Disorder in the Supreme Court

"[The Judicial Branch] may truly be said to have neither FORCE nor WILL, but merely judgment; and must ultimately depend upon the aid of the executive arm even for the efficacy of its judgments.”

—Alexander Hamilton, Federalist No. 78, 1788

Hamilton must have envisioned a judicial branch that acted judiciously. If he had only known what was in store for the country, I suspect he’d have had a completely different thing to say about the ratification of the U.S. Constitution.

Those who have read said document know that nowhere in Article 3, which addresses the judiciary, does it mention what the judicial branch of government is actually supposed to do.

It wasn’t until 1803 that Supreme Court Chief Justice John Marshall created the power of “judicial review.”

Three years earlier, Secretary of State John Marshall failed to act in his official capacity after his party lost an election when he conveniently failed to deliver a presidential appointment to his long-time friend William Marbury. Marbury ultimately and unsuccessfully sued for the position. Marshall’s dereliction of duty set the stage for what was to occur in the courthouses of this country.

Knowing he was to be the Supreme Court’s chief justice, Marshall placed into motion events that he knew he’d be in a position to resolve when the case eventually reached him. (And he did so by effectively hosing his friend.)

Voila, the very first act of judicial activism.
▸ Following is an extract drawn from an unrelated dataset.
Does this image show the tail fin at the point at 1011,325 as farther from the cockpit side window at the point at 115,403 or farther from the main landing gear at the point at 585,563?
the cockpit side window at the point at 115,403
Things have gone downhill for the republic ever since.

This is apparently way cool for liberals who, because they can’t get their inane agenda passed legislatively, have to do it through the courts. (But I suppose the ends justify the means. Why else do Senate Democrats play childish procedural games to hold up President Bush’s judicial appointments?)

That situation dovetails into the most pervasive argument I’ve heard in favor of judges “legislating” from the bench: The Constitution is a “living document” and should be subject to change.

Granted, the founding fathers intended for the Constitution to be subject to change, but that’s also why they included a process to amend it. That process, I might add, has been successfully followed 27 times, and none of them required the blessings or intervention of the almighty judiciary.

Think “interpretation” of constitutional issues is hunky dory?

Perhaps a couple of choice historical examples of judicial activism are in order:

In 1917, the Supreme Court upheld a congressional act criminalizing free speech in wartime despite the fact the First Amendment specifically states: Congress shall pass no law … abridging freedom of speech (Schenck v. U.S.).

In 1944, the Supreme Court ruled that the systematic seizure and confinement of those of Japanese ancestry to internment camps was just fine (Korematsu v. U.S.).

And at the state court level, we have these pathetic examples:

In 2001, the Nevada Supreme Court decided that a provision in the Nevada Constitution requiring a two-thirds majority to raise taxes by the state legislature was merely a “procedural rule” and should be ignored.

Also in 2001, the Massachusetts State Supreme Court discovered a clause in the state constitution bestowing a right to same-gender marriage where none had previously been seen in the document’s 250-odd years.

Perhaps this activism is not the fault of the judiciary as a whole. But it’s what happens, as ABC’s George Will so poignantly notes, “when judicial appointments are filled with injudicious people"?